## Start

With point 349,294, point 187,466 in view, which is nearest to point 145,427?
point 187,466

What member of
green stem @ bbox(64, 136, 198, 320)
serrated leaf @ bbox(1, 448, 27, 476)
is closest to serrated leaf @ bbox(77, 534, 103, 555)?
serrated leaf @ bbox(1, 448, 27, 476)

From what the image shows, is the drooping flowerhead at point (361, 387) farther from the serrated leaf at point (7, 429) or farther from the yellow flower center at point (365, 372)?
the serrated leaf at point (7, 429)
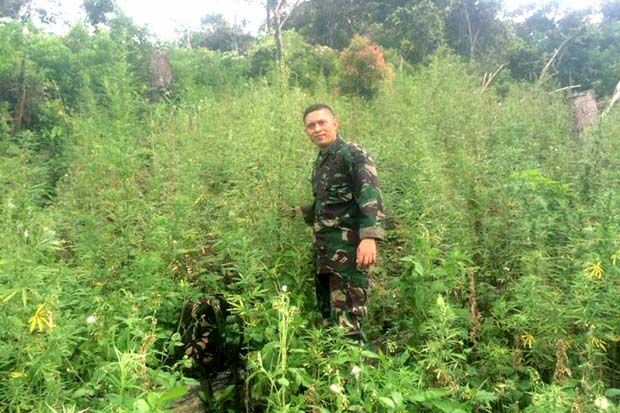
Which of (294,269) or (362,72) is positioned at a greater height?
(362,72)

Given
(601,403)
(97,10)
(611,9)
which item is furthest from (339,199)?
(611,9)

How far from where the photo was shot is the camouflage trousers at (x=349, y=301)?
9.87 ft

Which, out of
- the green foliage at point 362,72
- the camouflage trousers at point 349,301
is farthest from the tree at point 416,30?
the camouflage trousers at point 349,301

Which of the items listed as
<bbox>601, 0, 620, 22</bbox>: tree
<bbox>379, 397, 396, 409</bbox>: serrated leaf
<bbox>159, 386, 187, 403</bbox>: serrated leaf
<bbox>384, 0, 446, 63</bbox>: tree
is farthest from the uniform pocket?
<bbox>601, 0, 620, 22</bbox>: tree

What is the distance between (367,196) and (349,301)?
0.64 meters

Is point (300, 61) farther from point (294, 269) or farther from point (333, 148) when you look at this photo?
point (294, 269)

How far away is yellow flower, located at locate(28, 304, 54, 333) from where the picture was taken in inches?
80.8

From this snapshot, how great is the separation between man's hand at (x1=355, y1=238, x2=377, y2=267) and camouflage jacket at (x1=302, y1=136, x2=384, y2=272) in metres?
0.14

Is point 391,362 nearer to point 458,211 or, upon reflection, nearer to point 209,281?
point 209,281

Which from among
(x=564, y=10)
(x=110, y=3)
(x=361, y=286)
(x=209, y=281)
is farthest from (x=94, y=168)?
(x=564, y=10)

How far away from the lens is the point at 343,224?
3.17 m

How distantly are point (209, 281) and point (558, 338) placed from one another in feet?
6.67

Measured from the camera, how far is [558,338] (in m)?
2.61

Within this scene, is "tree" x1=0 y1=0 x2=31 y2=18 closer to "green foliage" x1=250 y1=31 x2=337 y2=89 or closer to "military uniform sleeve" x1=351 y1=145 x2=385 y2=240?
"green foliage" x1=250 y1=31 x2=337 y2=89
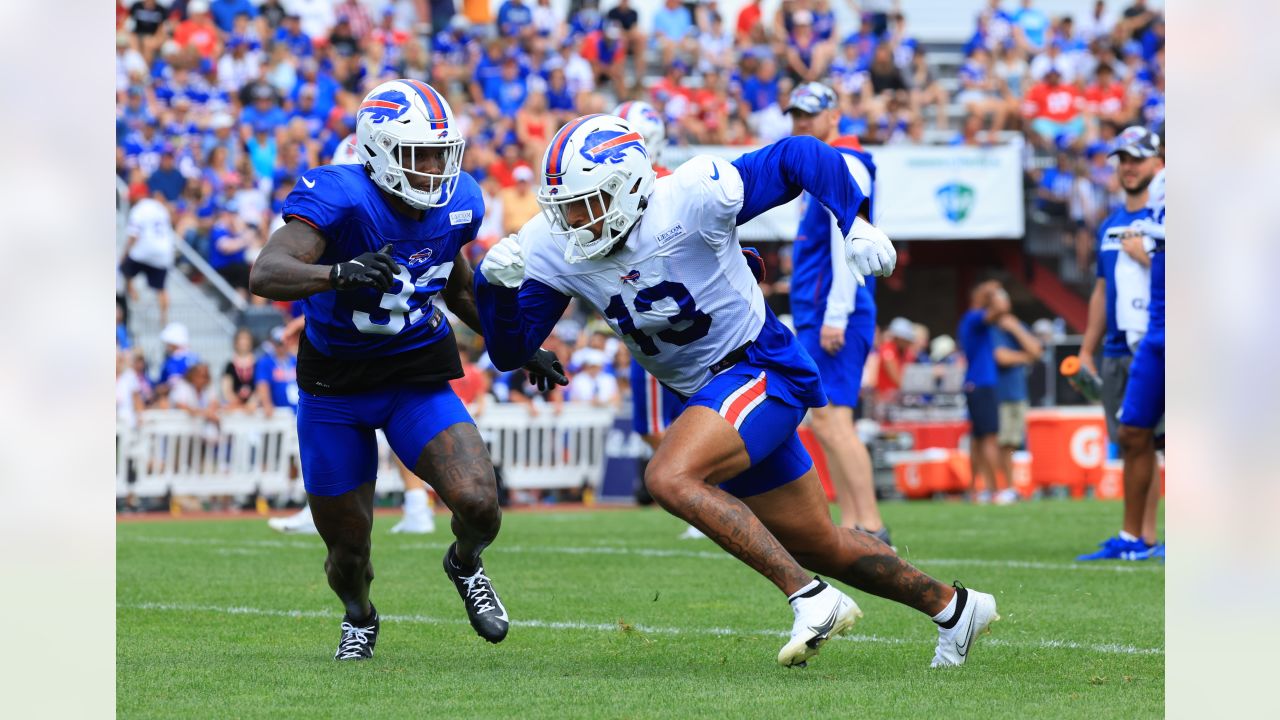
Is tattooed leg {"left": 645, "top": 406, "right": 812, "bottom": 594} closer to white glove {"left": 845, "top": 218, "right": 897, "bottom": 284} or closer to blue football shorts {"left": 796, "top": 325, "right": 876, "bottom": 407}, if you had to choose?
white glove {"left": 845, "top": 218, "right": 897, "bottom": 284}

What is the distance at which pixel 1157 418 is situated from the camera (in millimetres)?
8820

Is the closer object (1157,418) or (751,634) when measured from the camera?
(751,634)

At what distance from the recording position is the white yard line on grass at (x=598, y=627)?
575 cm

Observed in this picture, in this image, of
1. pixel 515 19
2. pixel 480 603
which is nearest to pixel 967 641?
pixel 480 603

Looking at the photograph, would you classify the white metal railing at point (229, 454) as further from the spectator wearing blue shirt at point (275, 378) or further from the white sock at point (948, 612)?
the white sock at point (948, 612)

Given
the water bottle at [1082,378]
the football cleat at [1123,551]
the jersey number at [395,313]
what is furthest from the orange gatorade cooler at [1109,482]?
the jersey number at [395,313]

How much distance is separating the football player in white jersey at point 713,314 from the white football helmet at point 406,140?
0.34 meters

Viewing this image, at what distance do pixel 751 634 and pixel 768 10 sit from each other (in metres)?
18.2

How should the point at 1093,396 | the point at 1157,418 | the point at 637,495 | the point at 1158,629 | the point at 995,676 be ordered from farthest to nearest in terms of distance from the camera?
1. the point at 637,495
2. the point at 1093,396
3. the point at 1157,418
4. the point at 1158,629
5. the point at 995,676

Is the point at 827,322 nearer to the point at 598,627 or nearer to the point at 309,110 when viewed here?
the point at 598,627

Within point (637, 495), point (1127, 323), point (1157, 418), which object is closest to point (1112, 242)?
point (1127, 323)

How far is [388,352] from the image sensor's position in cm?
571
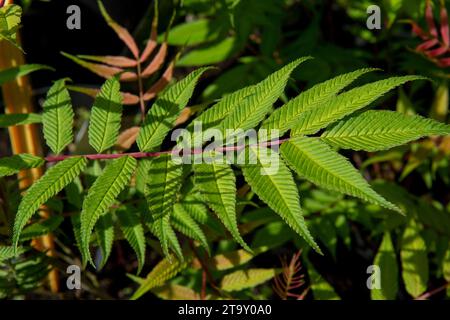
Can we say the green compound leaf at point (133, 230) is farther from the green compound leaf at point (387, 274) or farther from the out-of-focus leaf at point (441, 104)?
the out-of-focus leaf at point (441, 104)

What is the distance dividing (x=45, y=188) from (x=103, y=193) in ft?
0.28

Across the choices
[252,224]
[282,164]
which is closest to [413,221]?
[252,224]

## End

● **What you need to do**: Copy out the listing above word for word, from start to finish, and leave out the pictures.

● **Response**:
With point 349,294, point 187,466 in view, which is nearest to point 145,427?
point 187,466

What member of
green stem @ bbox(64, 136, 198, 320)
serrated leaf @ bbox(1, 448, 27, 476)
is closest to serrated leaf @ bbox(77, 534, 103, 555)?
serrated leaf @ bbox(1, 448, 27, 476)

From what the image shows, is the drooping flowerhead at point (361, 387) farther from the serrated leaf at point (7, 429) or farther from the yellow flower center at point (365, 372)?
the serrated leaf at point (7, 429)
Which of (294,269) or (362,72) is positioned at a greater height?
(362,72)

Given
(601,403)
(97,10)
(611,9)
which item is furthest from (339,199)?
(611,9)

How far from where the photo was shot is the camouflage trousers at (x=349, y=301)?
9.87 ft

Which, out of
- the green foliage at point 362,72
- the camouflage trousers at point 349,301
is farthest from the tree at point 416,30?
the camouflage trousers at point 349,301

Which of the items listed as
<bbox>601, 0, 620, 22</bbox>: tree
<bbox>379, 397, 396, 409</bbox>: serrated leaf
<bbox>159, 386, 187, 403</bbox>: serrated leaf
<bbox>384, 0, 446, 63</bbox>: tree
is farthest from the uniform pocket?
<bbox>601, 0, 620, 22</bbox>: tree

What is the distance between (367,196) and (349,301)?
0.64 meters

Is point (300, 61) farther from point (294, 269) or farther from point (333, 148) when you look at this photo?
point (294, 269)

How far away is yellow flower, located at locate(28, 304, 54, 333) from where the picture was taken in inches?
80.8

From this snapshot, how great is the separation between man's hand at (x1=355, y1=238, x2=377, y2=267) and camouflage jacket at (x1=302, y1=136, x2=384, y2=272) in metres?
0.14

Is point 391,362 nearer to point 458,211 or, upon reflection, nearer to point 209,281?
point 209,281

Which from among
(x=564, y=10)
(x=110, y=3)
(x=361, y=286)
(x=209, y=281)
is farthest from (x=94, y=168)?
(x=564, y=10)

How far away from the lens is the point at 343,224?
3.17 m

How distantly are point (209, 281) and point (558, 338) placed from one another in feet?
6.67

Measured from the camera, how far is [558,338] (in m)?
2.61

Within this scene, is "tree" x1=0 y1=0 x2=31 y2=18 closer to "green foliage" x1=250 y1=31 x2=337 y2=89 or closer to "military uniform sleeve" x1=351 y1=145 x2=385 y2=240?
"green foliage" x1=250 y1=31 x2=337 y2=89
Is tattooed leg {"left": 645, "top": 406, "right": 812, "bottom": 594} closer to white glove {"left": 845, "top": 218, "right": 897, "bottom": 284} or closer to blue football shorts {"left": 796, "top": 325, "right": 876, "bottom": 407}, if you had to choose?
white glove {"left": 845, "top": 218, "right": 897, "bottom": 284}

What is the distance at which pixel 1157 418 is situated from the camera (in millimetres)?
8820

Is the closer object (1157,418) or (751,634) when measured from the camera?
(751,634)

At what distance from the recording position is the white yard line on grass at (x=598, y=627)?
575 cm

Observed in this picture, in this image, of
1. pixel 515 19
2. pixel 480 603
which is nearest to pixel 967 641?
pixel 480 603

Looking at the photograph, would you classify the white metal railing at point (229, 454) as further from the spectator wearing blue shirt at point (275, 378) or further from the white sock at point (948, 612)?
the white sock at point (948, 612)

Given
the water bottle at [1082,378]
the football cleat at [1123,551]
the jersey number at [395,313]
what is furthest from the orange gatorade cooler at [1109,482]?
the jersey number at [395,313]

How much distance is separating the football player in white jersey at point 713,314 from the white football helmet at point 406,140?
0.34 meters

Viewing this image, at what distance do pixel 751 634 and pixel 768 10 sit from each other (in metres)?
18.2

How should the point at 1093,396 | the point at 1157,418 | the point at 637,495 | the point at 1158,629 | the point at 995,676 be ordered from farthest to nearest in terms of distance from the camera?
1. the point at 637,495
2. the point at 1093,396
3. the point at 1157,418
4. the point at 1158,629
5. the point at 995,676

Is the point at 827,322 nearer to the point at 598,627 or nearer to the point at 309,110 when viewed here?
the point at 598,627

Within point (637, 495), point (1127, 323), point (1157, 418), which object is closest to point (1112, 242)?
point (1127, 323)

How far is [388,352] from the image sensor's position in cm?
571
Can we say the green compound leaf at point (133, 230) is farther from the green compound leaf at point (387, 274) or farther from the out-of-focus leaf at point (441, 104)?
the out-of-focus leaf at point (441, 104)

What is the distance dividing (x=45, y=188) from (x=103, y=193) in ft?
0.28

Across the choices
[252,224]
[282,164]
which is closest to [413,221]?
[252,224]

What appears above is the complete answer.